= William J. McMorrow =

American businessman

William J. McMorrow is an American Business Executive who serves as the Chairman and CEO of Kennedy Wilson, a global real estate investment company. He acquired the company in 1988. In October 2017 the company acquired the 76 percent of Kennedy Wilson Europe that it did not already own, resulting in an $8 billion global real estate platform. The company also has a joint-venture affordable housing partnership with Vintage Housing.

== Early life ==

McMorrow is a Southern California native. He grew up in Malibu as one of nine children and his father was a U.S. Navy Fighter pilot.

== Education ==

McMorrow received a Bachelor of Science Degree in Business from the University of Southern California in 1969 and went on to receive an MBA in 1970. He also attended Loyola High School in Los Angeles.

== Philanthropy ==

McMorrow’s primary charitable endeavors include supporting education and U.S. Veterans. As a member of the Navy SEAL Foundation Board of Directors, he helped raise more than $5 million for the organization at a 2018 Los Angeles Evening of Tribute sponsored by Kennedy Wilson. At The University of Southern California, where he sits on the Board of Trustees, Bill endowed the Neighborhood Academic Initiative, which provides support for students in South and East Los Angeles.

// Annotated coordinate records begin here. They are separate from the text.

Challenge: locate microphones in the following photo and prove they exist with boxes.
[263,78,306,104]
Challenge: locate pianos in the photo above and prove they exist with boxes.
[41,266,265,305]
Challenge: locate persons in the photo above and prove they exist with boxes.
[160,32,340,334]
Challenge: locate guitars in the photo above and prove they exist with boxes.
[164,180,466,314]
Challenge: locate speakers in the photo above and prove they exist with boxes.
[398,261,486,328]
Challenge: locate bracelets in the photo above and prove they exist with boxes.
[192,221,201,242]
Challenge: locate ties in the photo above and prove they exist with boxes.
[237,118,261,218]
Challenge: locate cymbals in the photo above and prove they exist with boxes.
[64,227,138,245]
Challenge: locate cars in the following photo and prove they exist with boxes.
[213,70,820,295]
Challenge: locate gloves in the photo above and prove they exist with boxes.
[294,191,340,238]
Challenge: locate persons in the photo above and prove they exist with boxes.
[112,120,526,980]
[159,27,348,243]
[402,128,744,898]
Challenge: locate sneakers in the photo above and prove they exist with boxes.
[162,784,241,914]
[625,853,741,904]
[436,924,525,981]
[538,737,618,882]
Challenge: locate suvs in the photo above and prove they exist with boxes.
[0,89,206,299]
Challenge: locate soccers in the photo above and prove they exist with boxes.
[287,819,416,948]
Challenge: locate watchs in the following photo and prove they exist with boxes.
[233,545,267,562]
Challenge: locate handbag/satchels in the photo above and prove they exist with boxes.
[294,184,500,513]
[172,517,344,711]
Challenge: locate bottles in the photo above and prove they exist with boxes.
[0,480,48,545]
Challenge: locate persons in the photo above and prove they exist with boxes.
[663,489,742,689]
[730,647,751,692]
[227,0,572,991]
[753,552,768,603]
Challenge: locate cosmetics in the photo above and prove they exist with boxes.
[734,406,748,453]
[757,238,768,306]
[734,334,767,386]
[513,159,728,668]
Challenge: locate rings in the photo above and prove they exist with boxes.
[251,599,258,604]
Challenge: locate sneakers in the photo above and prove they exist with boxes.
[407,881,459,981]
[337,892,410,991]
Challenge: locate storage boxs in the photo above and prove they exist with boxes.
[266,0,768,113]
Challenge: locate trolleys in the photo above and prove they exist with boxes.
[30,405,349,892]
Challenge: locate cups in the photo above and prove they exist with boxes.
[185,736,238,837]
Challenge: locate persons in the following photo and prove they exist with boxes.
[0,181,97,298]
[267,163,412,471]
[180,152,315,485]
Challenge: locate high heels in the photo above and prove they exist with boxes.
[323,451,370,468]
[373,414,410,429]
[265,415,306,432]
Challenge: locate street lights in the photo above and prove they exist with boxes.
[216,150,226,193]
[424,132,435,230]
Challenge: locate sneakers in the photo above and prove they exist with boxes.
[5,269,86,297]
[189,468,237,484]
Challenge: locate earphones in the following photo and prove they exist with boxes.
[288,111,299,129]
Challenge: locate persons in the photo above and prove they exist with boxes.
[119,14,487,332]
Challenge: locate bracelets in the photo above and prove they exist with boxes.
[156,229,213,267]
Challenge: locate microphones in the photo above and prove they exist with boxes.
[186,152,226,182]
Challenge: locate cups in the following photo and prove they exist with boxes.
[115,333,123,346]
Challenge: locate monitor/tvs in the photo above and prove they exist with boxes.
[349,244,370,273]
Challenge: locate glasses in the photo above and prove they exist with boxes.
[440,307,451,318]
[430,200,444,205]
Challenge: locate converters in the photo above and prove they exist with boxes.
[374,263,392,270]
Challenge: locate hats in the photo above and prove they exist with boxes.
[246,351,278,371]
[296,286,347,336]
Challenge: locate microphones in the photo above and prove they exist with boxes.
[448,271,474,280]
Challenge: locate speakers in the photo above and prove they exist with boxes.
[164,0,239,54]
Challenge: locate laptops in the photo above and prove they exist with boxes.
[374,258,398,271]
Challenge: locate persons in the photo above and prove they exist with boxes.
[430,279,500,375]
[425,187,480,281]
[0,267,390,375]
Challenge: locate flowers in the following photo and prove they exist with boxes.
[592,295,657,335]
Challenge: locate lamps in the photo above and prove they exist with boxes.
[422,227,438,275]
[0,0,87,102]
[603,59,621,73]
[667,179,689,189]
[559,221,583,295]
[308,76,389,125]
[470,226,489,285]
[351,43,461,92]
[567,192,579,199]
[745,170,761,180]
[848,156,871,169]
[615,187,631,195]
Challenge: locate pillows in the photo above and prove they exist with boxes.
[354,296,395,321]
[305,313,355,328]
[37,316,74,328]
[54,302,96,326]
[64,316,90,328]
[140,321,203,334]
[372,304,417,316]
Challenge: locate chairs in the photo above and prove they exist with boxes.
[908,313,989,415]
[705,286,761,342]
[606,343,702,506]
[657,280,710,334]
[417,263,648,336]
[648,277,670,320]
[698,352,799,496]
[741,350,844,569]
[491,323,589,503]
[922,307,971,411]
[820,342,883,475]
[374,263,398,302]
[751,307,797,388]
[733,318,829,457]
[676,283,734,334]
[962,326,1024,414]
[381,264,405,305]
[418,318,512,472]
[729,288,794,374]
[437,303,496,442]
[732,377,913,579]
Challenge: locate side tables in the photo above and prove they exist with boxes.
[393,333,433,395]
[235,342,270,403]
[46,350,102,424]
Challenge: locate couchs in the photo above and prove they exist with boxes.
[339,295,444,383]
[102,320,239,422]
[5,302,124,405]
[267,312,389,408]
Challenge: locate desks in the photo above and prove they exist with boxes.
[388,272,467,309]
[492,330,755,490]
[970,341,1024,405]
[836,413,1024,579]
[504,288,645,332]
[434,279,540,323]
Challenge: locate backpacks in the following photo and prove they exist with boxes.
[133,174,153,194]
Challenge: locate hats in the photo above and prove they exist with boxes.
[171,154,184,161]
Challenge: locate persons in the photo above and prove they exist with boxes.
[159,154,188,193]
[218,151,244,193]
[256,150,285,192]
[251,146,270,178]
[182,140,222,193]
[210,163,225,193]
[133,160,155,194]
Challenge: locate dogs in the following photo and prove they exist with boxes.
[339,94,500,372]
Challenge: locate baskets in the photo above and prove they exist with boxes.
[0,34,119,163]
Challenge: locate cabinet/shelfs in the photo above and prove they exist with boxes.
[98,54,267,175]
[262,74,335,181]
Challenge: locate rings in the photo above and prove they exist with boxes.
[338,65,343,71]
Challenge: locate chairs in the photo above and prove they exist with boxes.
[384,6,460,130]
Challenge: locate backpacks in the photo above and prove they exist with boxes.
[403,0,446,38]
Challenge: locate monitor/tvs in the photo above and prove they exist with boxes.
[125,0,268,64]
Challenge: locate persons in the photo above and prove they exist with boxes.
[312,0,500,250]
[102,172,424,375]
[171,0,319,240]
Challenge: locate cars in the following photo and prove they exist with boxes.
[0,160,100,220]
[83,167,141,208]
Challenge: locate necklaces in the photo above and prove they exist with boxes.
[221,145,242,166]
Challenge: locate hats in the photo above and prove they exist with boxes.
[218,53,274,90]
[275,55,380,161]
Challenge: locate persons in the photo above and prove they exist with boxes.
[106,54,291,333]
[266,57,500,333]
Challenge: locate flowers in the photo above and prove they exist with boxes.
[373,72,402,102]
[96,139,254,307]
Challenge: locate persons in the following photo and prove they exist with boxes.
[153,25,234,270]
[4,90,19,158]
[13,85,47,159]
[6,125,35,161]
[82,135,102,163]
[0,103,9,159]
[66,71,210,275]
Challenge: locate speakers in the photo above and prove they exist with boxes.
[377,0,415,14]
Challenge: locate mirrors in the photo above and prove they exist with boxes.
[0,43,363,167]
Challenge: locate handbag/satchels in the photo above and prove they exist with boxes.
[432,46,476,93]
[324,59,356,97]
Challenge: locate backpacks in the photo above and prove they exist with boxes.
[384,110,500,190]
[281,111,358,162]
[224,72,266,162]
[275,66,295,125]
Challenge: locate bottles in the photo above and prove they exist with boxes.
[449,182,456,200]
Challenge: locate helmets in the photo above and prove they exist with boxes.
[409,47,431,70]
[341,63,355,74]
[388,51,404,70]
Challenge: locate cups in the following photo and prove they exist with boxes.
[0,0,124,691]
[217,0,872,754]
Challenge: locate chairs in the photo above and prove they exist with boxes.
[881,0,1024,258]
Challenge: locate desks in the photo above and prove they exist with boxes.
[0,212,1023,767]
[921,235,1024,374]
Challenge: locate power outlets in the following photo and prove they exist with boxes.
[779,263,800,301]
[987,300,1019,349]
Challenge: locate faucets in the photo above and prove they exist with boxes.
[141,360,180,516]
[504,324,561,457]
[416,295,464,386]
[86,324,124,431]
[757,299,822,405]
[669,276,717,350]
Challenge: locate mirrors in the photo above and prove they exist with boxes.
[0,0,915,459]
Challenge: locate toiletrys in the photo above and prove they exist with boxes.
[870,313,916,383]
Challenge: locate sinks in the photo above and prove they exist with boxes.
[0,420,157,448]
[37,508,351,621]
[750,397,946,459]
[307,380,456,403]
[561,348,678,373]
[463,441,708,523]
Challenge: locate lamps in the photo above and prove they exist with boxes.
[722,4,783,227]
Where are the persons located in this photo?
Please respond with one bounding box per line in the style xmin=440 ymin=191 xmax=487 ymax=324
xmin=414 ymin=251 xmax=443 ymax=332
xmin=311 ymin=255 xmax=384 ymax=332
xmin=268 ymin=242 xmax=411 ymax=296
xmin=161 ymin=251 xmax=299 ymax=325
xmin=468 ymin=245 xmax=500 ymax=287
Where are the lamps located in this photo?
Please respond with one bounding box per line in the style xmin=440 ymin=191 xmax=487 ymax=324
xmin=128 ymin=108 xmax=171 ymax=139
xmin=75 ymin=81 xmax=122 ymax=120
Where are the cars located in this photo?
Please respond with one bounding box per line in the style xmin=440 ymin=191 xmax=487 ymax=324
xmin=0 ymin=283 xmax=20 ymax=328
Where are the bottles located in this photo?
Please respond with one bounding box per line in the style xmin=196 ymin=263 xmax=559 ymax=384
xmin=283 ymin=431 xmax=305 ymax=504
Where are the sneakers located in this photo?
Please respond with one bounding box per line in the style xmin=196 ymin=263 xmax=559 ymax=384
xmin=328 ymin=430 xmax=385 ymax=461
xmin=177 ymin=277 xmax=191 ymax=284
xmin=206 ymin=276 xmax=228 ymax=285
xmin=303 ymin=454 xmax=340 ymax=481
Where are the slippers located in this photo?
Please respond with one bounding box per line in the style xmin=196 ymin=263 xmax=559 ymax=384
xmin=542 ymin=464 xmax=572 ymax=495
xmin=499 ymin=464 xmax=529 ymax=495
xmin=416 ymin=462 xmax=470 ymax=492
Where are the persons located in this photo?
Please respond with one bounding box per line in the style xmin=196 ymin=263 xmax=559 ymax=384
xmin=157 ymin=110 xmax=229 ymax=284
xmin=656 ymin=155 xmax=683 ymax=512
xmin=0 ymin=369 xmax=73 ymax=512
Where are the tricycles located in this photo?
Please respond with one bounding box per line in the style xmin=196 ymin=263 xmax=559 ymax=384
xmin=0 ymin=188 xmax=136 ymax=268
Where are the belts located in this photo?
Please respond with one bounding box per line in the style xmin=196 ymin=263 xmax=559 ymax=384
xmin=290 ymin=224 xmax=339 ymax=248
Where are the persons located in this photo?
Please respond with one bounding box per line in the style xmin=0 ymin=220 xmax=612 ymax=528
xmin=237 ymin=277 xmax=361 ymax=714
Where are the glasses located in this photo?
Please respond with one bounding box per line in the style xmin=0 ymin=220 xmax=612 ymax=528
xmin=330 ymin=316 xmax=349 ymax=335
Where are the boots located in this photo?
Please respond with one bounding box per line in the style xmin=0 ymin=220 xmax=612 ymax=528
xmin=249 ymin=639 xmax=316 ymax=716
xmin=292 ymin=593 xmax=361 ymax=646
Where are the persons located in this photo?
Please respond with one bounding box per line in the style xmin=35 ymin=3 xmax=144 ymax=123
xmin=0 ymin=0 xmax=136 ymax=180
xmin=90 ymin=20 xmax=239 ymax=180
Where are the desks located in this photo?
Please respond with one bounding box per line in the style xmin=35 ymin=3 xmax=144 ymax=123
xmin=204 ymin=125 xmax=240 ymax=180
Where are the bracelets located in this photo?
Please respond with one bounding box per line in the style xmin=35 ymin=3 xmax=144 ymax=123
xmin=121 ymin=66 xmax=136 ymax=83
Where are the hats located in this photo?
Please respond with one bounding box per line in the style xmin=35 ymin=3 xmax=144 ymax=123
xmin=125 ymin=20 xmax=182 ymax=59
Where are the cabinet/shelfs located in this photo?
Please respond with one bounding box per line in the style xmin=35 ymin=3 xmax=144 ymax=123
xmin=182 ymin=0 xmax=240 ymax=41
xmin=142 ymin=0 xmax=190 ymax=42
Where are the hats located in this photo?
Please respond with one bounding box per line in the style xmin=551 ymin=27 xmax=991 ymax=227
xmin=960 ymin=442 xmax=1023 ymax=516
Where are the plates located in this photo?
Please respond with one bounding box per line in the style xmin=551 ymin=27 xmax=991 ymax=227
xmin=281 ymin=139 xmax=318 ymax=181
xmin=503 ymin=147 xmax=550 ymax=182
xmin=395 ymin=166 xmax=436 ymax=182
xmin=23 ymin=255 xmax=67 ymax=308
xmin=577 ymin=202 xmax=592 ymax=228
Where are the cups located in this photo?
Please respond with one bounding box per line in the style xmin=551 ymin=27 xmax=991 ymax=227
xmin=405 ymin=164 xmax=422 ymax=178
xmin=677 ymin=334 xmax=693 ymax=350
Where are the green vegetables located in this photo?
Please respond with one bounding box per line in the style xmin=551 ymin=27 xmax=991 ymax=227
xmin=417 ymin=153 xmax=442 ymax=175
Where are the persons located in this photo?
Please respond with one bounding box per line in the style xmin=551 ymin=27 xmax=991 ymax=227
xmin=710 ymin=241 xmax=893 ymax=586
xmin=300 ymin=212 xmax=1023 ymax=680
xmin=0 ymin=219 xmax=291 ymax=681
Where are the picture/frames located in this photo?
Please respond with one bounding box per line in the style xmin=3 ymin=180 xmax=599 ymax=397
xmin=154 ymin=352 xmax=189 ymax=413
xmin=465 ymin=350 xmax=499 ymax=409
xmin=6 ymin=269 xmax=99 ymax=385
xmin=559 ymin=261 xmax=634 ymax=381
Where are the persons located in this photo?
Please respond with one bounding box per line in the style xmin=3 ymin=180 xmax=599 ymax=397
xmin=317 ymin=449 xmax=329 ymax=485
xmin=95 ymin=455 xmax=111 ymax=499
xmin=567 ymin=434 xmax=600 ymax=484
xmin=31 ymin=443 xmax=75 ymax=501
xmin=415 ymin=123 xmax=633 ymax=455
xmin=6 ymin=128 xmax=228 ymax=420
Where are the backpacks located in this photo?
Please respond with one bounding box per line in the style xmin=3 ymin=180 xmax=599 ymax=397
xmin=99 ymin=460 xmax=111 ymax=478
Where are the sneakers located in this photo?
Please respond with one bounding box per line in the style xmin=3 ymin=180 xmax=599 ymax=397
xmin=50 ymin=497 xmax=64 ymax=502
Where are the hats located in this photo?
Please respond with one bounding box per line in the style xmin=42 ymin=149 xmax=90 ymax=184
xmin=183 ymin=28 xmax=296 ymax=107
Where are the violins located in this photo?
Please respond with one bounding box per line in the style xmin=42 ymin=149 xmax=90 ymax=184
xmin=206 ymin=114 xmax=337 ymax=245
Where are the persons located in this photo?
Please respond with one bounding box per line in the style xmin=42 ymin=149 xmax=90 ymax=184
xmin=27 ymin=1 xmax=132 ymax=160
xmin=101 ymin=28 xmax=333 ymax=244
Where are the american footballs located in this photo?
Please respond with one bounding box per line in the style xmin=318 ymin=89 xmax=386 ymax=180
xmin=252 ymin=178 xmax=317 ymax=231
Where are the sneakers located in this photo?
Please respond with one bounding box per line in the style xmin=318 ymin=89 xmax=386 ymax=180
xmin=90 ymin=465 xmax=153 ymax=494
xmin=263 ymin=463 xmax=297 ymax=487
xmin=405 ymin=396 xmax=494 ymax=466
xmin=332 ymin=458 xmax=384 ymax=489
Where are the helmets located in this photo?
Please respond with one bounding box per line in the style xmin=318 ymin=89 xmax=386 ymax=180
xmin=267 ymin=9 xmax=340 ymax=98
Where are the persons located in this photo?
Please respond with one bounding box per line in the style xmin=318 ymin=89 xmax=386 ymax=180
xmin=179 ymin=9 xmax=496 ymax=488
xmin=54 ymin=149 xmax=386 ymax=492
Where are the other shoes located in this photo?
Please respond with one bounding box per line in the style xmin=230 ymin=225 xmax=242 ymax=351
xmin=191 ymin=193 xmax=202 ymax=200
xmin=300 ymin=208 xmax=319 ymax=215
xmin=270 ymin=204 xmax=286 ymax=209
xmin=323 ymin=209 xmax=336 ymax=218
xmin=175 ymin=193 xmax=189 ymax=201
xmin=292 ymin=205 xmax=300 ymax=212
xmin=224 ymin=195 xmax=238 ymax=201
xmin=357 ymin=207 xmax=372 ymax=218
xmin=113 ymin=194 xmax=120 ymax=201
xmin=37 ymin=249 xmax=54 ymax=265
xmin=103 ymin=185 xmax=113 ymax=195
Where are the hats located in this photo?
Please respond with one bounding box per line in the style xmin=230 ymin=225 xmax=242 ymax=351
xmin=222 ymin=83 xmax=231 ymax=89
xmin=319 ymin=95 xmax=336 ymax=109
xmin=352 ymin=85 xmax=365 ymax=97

McMorrow established the Military Veterans Initiative, which helps student-veterans earn a USC degree and find employment and he also helped to found With Your Shield, A McMorrow Veterans Initiative, which is a certificate program developed through USC Marshall School of Business designed to support Veterans and their families in the post-deployment phase by providing networking opportunities and education to ease the transition back to civilian life.